TEXT BLOCK Start Marker

History of the Pure Trust
Brief History of the Pure Trust
When more of the people's sustenance is exacted through the form of taxation than is necessary to
meet the just obligations of government and expenses of its economical administration, such exaction
becomes ruthless extortion and a violation of the fundamental principles of a free government.
U.S. President Grover Cleveland, December 1886.
The PURE TRUST has been traced back as far as Plato. Plato used a non-profit trust to finance his university in
ancient Greece around the time of 400 BC. There is some evidence that Trusts might have been used in the Roman
Empire as early as 800 BC Trusts were utilized in Britain at that time in history and still are in use today.
During the Middle Ages in Europe, abusive taxes, limitations and restrictions were placed on the ownership of land.
By using trusts the owner of the land was able to transfer the legal title of the property to the trustee for the benefit of
the heirs. The secrecy of this transfer was advantages as many of the taxes and restrictions which applied to the
property owner did not attach to the trustee and could, therefore, be ignored.
Over the years, many versions of the PURE TRUST have been developed, but the basic goal has remained consistent:
preserve the family estate and business, protect privacy, while keeping it out of the hands of the government. As long
as there are governments and corruption of authority, these goals will remain consistent indefinitely.
Pure Trust organizations arrived in America with the colonists. The first "Pure Trust" of record was drafted for
Governor Robert Morris of the Virginia Colony, a prominent financier of the American Revolution, by the famous
attorney and patriot, Patrick Henry, in 1765, 24 years before the adoption of the Constitution. Known as the North
American Land Company, this Pure Trust is still in operation today, over 200 years later.

TEXT BLOCK End Marker
SUPPLIED RECORDS Start Marker

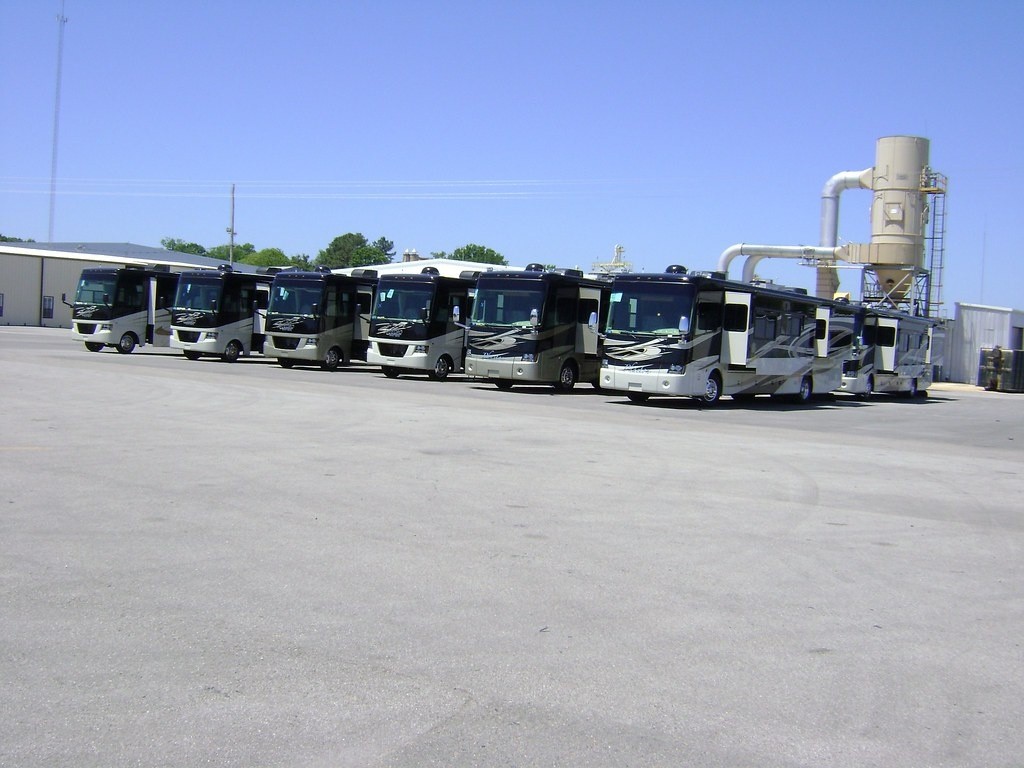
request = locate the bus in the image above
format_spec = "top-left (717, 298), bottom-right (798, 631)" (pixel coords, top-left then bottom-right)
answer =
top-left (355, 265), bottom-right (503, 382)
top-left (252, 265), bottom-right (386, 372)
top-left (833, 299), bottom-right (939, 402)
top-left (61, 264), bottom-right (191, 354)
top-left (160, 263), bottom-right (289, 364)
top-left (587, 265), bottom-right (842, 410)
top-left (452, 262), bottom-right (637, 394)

SUPPLIED RECORDS End Marker

■ **APPLY WHAT YOU READ**
[A] Answer these questions from the history of the Pure Trust:
(i) What did Plato use a non-profit trust to finance?
(ii) In what year was the first "Pure Trust" of record drafted?
(iii) By what name is that first Pure Trust of record known?
[B] Reproduce the passage of the Pure Trust history that opens with the words "Pure Trust organizations" and closes with "200 years later.".
The listing is separate material from the history of the Pure Trust.

■ **TASK SOLUTIONS**
[A]
(i) His university in ancient Greece
(ii) 1765
(iii) The North American Land Company

[B]
Pure Trust organizations arrived in America with the colonists. The first "Pure Trust" of record was drafted for
Governor Robert Morris of the Virginia Colony, a prominent financier of the American Revolution, by the famous
attorney and patriot, Patrick Henry, in 1765, 24 years before the adoption of the Constitution. Known as the North
American Land Company, this Pure Trust is still in operation today, over 200 years later.